I strained to hear what was happening. I heard cries, and low guttural voices of men. I heard the muted whimpering of the woman inside the bank rising over the swell of panic and men scuffling.
Then, sadly and without warning or explanation, the female hostage who I had seen just a few minutes before, emerged from the bank, fleeing in panic. Her screams echo off the centuries old brick of the building.
I feel hope fill my heart as I see the woman running to safety.
“She’s going to survive,” I think to myself.
Then it all goes bad in a blink of an eye. I watch in amazed horror, as the SBI gunmen turn their laser beams of red light onto the running woman fleeing the hostage scene.
I wonder why they are painting her up in red laser beams, don’t they realize she is safe?
Like cheap speakers being over loaded by a massive power surge, the air again fills with confusion and static. The gunfire is loud and ugly and finalizing. Over the thunderstorm of violence I hear a bullet wrizzle by my head. It sounds like a pissed off mosquito with a bad attitude. It hits a nearby satellite truck.
There was no time to think. I stay low and keep video taping the atrocity before me. I watch in horror as the woman’s figure topples forward in slow motion.
She will never move again.
I was so close, I swear I heard the air compress from her lungs, exiting her body in a warm rush of life leaving behind only a cold shell of humanity.
This idiotic, surrealistic, unbelievable scene climaxed with one more burst of gunfire into the darkened bank.
BLAM BLAM BLAM. DOWN DOWN DOWN!
There’s more Smoke and lights flashing and anger and craziness.
Then the storm was over.
“Clear?, Clear!,” come aggressive shouts from the smoky confusion.
Anonymous shadows scream in the distance. Like a tidal wave of emotion, the tiny town and tiny bank will be consumed by a tsunami of controversy.
The rest of the siege is a blur of ambulance lights and sirens and choppers taking off to trauma centers.
It quickly reverts to the chaos that it began as, but now it is being broadcast live to the world.
I remember it being the lead story on CBS WorldNews with Dan Rather.
I remember as the sun began to rise over the North Carolina pines, a cluster of impromptu interviews and camera lights and weeping relatives in the dawn of a new day.
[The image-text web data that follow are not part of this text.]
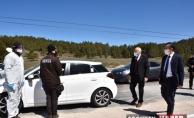 POLİS HAFTASININ 175. YILI UTLU OLSUN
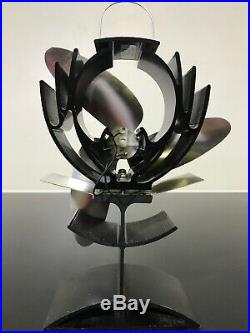 Caframo EcoFan Airplus Heat Powered Wood Burning Stove Fan Used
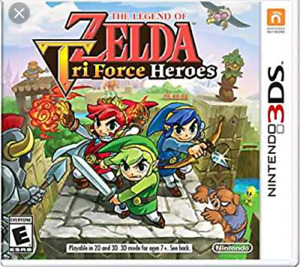 The legend of Zelda triforce heroes 3ds / will trade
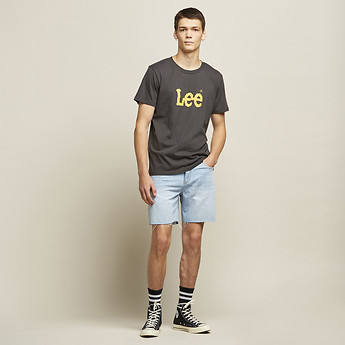 Image of Lee Jeans Australia Clear Water L-TWO SHORT CLEAR WATER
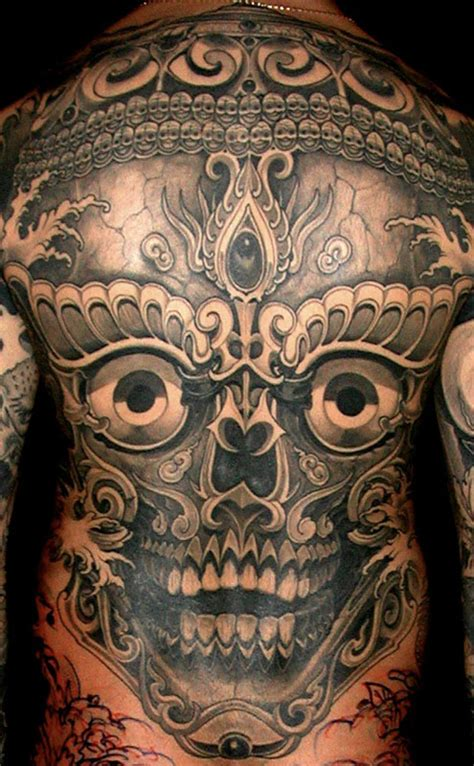 tibetan skull tattoo designs tattoos the leu family s family iron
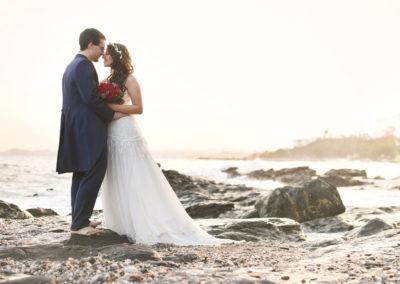 benalmadena fotos bodas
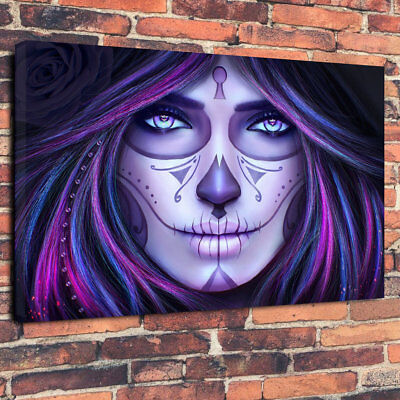 Purple Sugar Skull Make Up Printed Canvas Picture A1.30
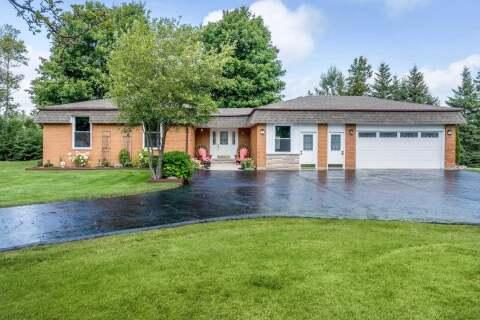 House for sale at 18 Cedar Pl Amaranth Ontario - MLS: X4896891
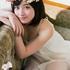 橋本環奈さん、グラビア写真がくっそエロい風俗嬢っぽくなってしまうwwwwww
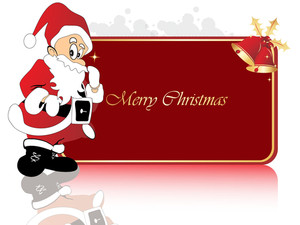 Christmas Frame Of Santa Claus With His Gift Bag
The SBI officers will ultimately assume responsibility for the shooting and killing of the hostage. She was a wife, a mother, a daughter. She has also, in the flick of a trigger, become a lightning rod in a racially tense community.
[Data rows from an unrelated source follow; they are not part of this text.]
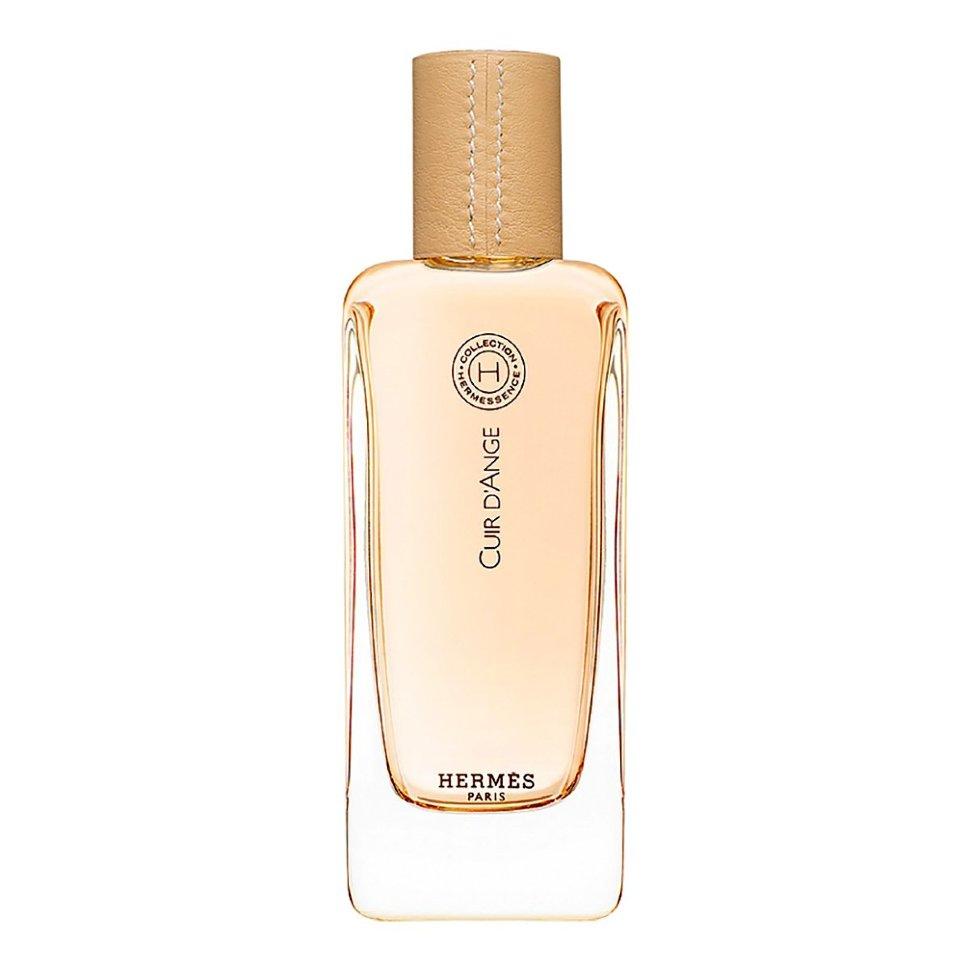 Hermessence Cuir d'Ange, Hermes (ок. 15 000 р.) – стать обладательницей этого аромата с приятным теплым дыханием захочет каждый.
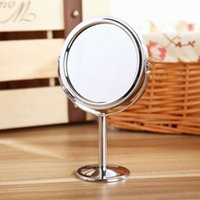 Wholesale Diameter Tabletop Two sided Swivel Vanity Mirror with x Magnification Suitable for Bedroom and Bathroom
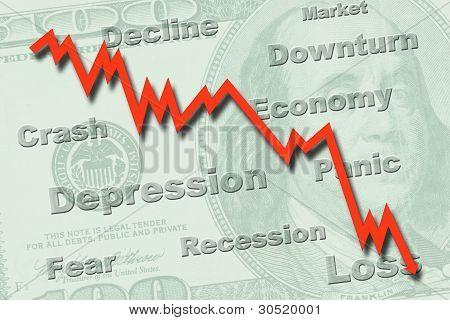 Economy Recession Concept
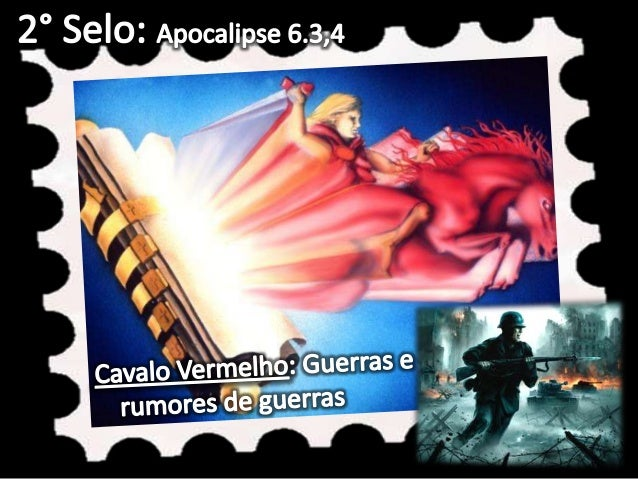 7 selos do apocalipse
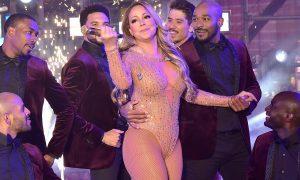 Mariah Carey est officiellement la dernière victime de 2016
The SBI claims they thought she was the gunman making a run for it. Ironically, though hit by several rounds, the bank robber survives his injuries. In a twist of fate that will be questioned as part of some greater conspiracy, the bank robber goes to prison where he is found hanging dead in his cell, before the case can ever come to court, and the truth can be revealed.
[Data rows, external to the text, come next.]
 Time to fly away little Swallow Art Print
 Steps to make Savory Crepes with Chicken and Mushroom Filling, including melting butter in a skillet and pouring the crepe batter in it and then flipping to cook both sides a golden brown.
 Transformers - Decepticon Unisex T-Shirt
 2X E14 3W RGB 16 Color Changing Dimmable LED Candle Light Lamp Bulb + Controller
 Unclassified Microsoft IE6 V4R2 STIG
The woman’s husband, who was shot in the bank robbery, also miraculously survives this tragedy. He is compensated by the state and he is so distraught, he will never publicly talk about the tragedy.
This ordeal polarizes a community which claims the woman wouldn’t have been killed had she been white. It’s not enough that an atrocity like this has occurred, but now the ugly history of the South’s racial inequities have reared their ugly head. It’s a whirlwind of controversy and a flatulating enigma of angry press conferences and unsubstantiated allegations orchestrated by the SCLC.
It’s in the middle of this great, raging storm that I find myself, clad in journalistic rain gear and sound bite galoshes and a sagacious ability to describe it all.
Though reporting the ugliness is sometimes cathartic, it can also rob you of your humanity and compassion.
Unfortunately, tomorrow is another news day, a day in which someone else will die, be cheated, or hurt.
Sometimes the best reporter is a reporter who can suck it all in and then channel it right back out like a parabolic mirror gathering in the energy of the sun and focusing that deleterious light into a concentrated beam of productive matter.
Once that matter has been transported, it is gone, cleansed, ready to gather in the next light and begin the transformation again.